When a bicyclist is on a road in Sanibel the rider must obey all vehicular laws, rules, and regulations. On the multi-use path, that designation runs amok and walkers are treated to an assault of bicyclists acting like they are kings of the road. These run the gamut from bike clubs to toddlers riding trikes.

Just like a roadway, the multi-use path has stop signs and crosswalks. A walking person typically stops at the crosswalks and checks to see there is a break in traffic on the intersecting roadway before proceeding.

A bicyclist too often doesn't do this. If the intersection is considered a lesser road entry or exit from a main roadway, a bicyclist often glances in each direction, then continues at full speed. This is regardless of stop lines and even stop signs placed there by residential communities. This is regardless of terrified screams from motorists trying to negotiate car traffic on Periwinkle or San-Cap, regardless of the vegetative screens that prevent a clear view for bicyclist or motorist.

Soon we will have the confluence of 12 major traffic exchanges in a very small area -- at the four-way stop between Tarpon Bay and Periwinkle. Already there is a stop for turning traffic there. And, within 200 feet, there are two major zebra crossings, two more entries and exits out of the Bailey's shopping center on the Tarpon Bay side, and then two on Periwinkle, one more from Bailey's and one across the street at the 7-11 and Bank of America.

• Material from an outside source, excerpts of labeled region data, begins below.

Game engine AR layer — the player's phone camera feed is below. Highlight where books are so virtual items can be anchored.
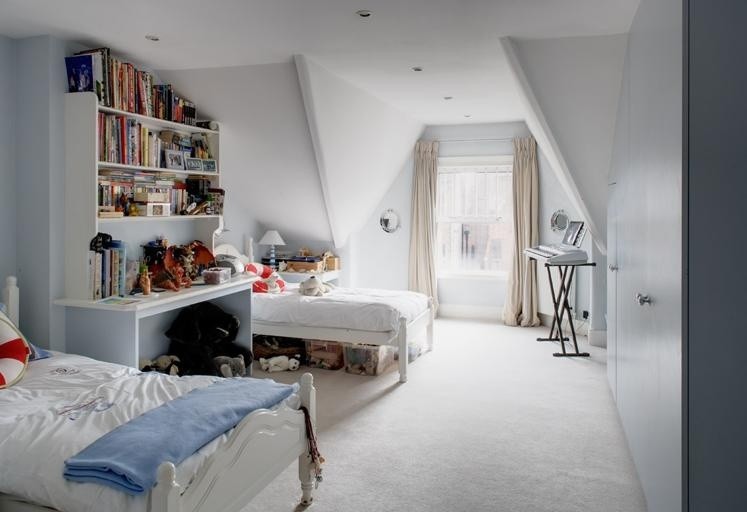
[65,48,227,219]
[89,235,126,299]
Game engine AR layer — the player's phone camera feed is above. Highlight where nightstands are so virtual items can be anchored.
[278,268,341,289]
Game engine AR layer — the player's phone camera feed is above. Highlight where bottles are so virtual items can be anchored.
[141,266,150,295]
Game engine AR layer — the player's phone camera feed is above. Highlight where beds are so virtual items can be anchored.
[213,235,437,385]
[1,273,324,512]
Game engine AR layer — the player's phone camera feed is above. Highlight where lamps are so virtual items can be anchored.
[259,228,288,267]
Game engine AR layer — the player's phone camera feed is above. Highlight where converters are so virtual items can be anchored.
[583,310,588,319]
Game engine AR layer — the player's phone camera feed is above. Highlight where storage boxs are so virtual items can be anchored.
[300,338,398,378]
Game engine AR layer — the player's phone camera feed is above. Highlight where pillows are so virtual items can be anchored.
[1,304,53,397]
[215,252,288,293]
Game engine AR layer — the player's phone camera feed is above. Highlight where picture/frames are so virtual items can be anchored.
[164,148,219,173]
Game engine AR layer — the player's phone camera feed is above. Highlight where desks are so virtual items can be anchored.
[57,273,263,375]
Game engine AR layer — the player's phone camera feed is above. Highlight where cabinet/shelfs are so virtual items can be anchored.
[64,90,226,225]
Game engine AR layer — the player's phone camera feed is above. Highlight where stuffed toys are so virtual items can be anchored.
[139,303,303,380]
[126,237,215,295]
[299,276,336,296]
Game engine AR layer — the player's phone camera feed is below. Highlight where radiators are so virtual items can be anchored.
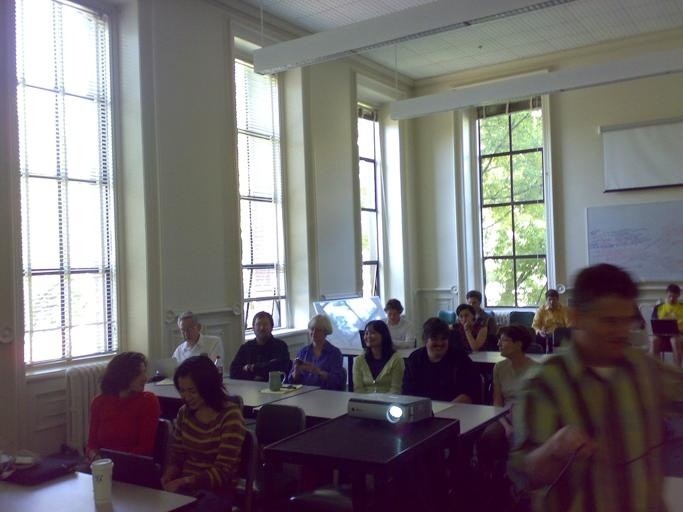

I won't even go into the additional congestion created by the proximity of the post office. I won't even question the lopsided thinking of city planners who allowed Billy's Bike rental into the Bailey's shopping area. Those considerations are for next season's frustration and anxiety levels at the intersection and crisscrossing through the shopping center parking lot. How could this have been considered a good decision by our city planners who surely must take into consideration traffic congestion when they vote?

We must define when a bicycle is and is not a vehicle on this island. We must define when they must act as pedestrians. Many of our cyclists have not been on a bike in 40 years, many more have not yet reached their fourth birthday. Finally, we have every manner of trike, trailer, and Bimini-topped contraption on this multi-use pathway, along with skate-boarders, roller skaters, and who-knows-what next. They too need clear rules of the road, enforcement and fines.

We do not instruct our users. We make no requirements that all stop lines, signs and crossways require a full stop and, like all pedestrians, bicyclists must walk across. Instead, we have a string of helter-skelter cyclists. At intersections where vehicles are lined up waiting their respective four-way turns, some cyclists, without hesitation, speed across the intersection just as traffic is about to resume, using the opportunity like a yellow light run-through. Then oops, watch out, there's the kid on skates crossing San-Cap, trying to catch up to mommy or big sister. Car brakes jam just in time.

We need rules. We need to enforce them. We need to educate the renter of them before and at the time of the rental. We need to decrease this type of congestion at a major intersection before we experience major tragedy.